Em 2014, Bella Gonçalves era orientanda do professor Boaventura Sousa Santos no Centro de Estudos Sociais (CES) da Universidade de Coimbra.

“Vivi uma situação de assédio com o meu então orientador Boaventura Sousa Santos. Chamou-me para uma reunião no seu apartamento, tocou na minha perna e propôs aprofundar a relação”, conta à SIC.

A investigadora e deputada estadual em Minas Gerais, no Brasil, pelo partido de esquerda PSOL, revela que na altura chegou a denunciar a situação ao coordenador do curso e a vários professores, mas foi “silenciada”.

“Na altura procurei o coordenador do curso assim como vários professores, nenhum deles me incentivou a fazer a denúncia. Havia uma perceção geral de que o Boaventura era intocável. (...) Poderia significar a impossibilidade de terminar o meu doutoramento”.

Bella Gonçalves revela ainda uma frase que a marcou dita pelos vários professores com quem falou.

“Procurei vários professores e ouvi a seguinte frase: ‘Consigo também? O professor Boaventura é muito brilhante, mas infelizmente tem dessas coisas”, conta.

A investigadora afirma ainda não se culpar por não ter tido condições de fazer a denúncia na altura, mas assume “julgar o sistema que naquela época me silenciou”.

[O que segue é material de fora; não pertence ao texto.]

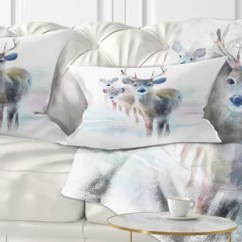 Animal Skin Chair Covers Merits Power Parts 2 Deer Wayfair Beautiful With Big Horns Lumbar Pillow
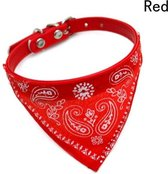 Verstelbare Halsband met Bandana voor Hond | Rood | Huisdier Accessoires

Boaventura de Sousa Santos e Bruno Sena Martins suspensos do CES

A Direção e Presidência do Conselho Científico do Centro de Estudos Sociais (CES) informou esta sexta-feira que o professor catedrático e sociólogo Boaventura de Sousa Santos e o professor Bruno Sena Martins - ambos implicados nas acusações de assédio - foram “suspensos de todos os cargos” até que a comissão independente criada pela instituição apure todos os factos e chegue a conclusões.

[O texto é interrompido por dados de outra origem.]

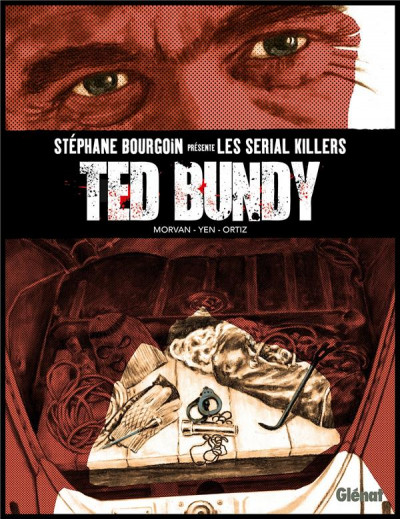 Couverture Ted Bundy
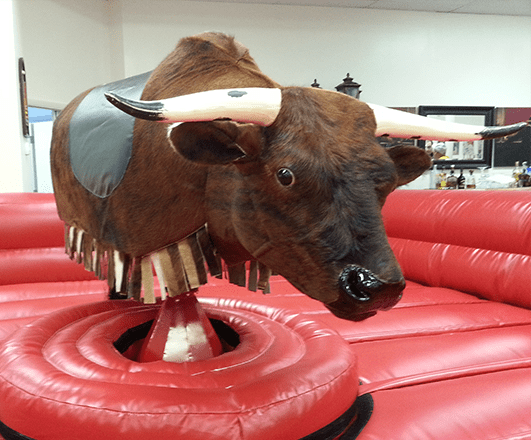 Image result for mechanical bull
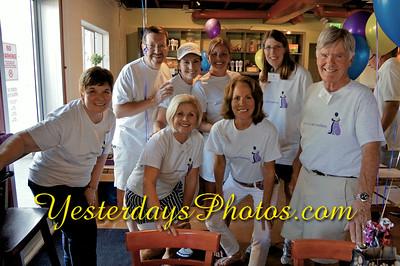 YesterdaysPhotos com_DSC1367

Mas ao início da noite, o próprio Boaventura de Sousa Santos enviou uma nota às redações a anunciar que se afastou depois de ser afastado: “Compreendendo a necessidade de que tudo venha a ser esclarecido com rigor, tomei a decisão de me autoafastar das atividades do CES”, lê-se no curto comunicado.

Sublinhado que “eventuais casos de conduta inadequada ou não ética não refletem a cultura de trabalho do CES como um todo", a intuição assegura que “mantém o compromisso com a sua missão de defesa dos direitos humanos e com o dever de transparência, proteção e justiça para com todas as pessoas que fazem parte da sua comunidade”.

O que está em causa?

Um artigo académico publicado no final de março denunciou um clima de aliciamento e de abusos sexuais no Centro de Estudos Sociais de Coimbra. Os implicados são, alegadamente, Boaventura Sousa Santos e Bruno Sena Martins - o “Professor Estrela” e o “Aprendiz”.

A polémica surgiu na terça-feira, depois de ser tornado público um capítulo do livro "Sexual Misconduct in Academia" ("Condutas sexuais impróprias na Academia"). No texto, com o título "The walls spoke when no one else would" ("As paredes falavam quando ninguém o fazia", em tradução livre), as três investigadoras - uma belga, uma portuguesa e uma norte-americana - descrevem como se terá desenvolvido uma estrutura de poder dentro da instituição que permitia os abusos.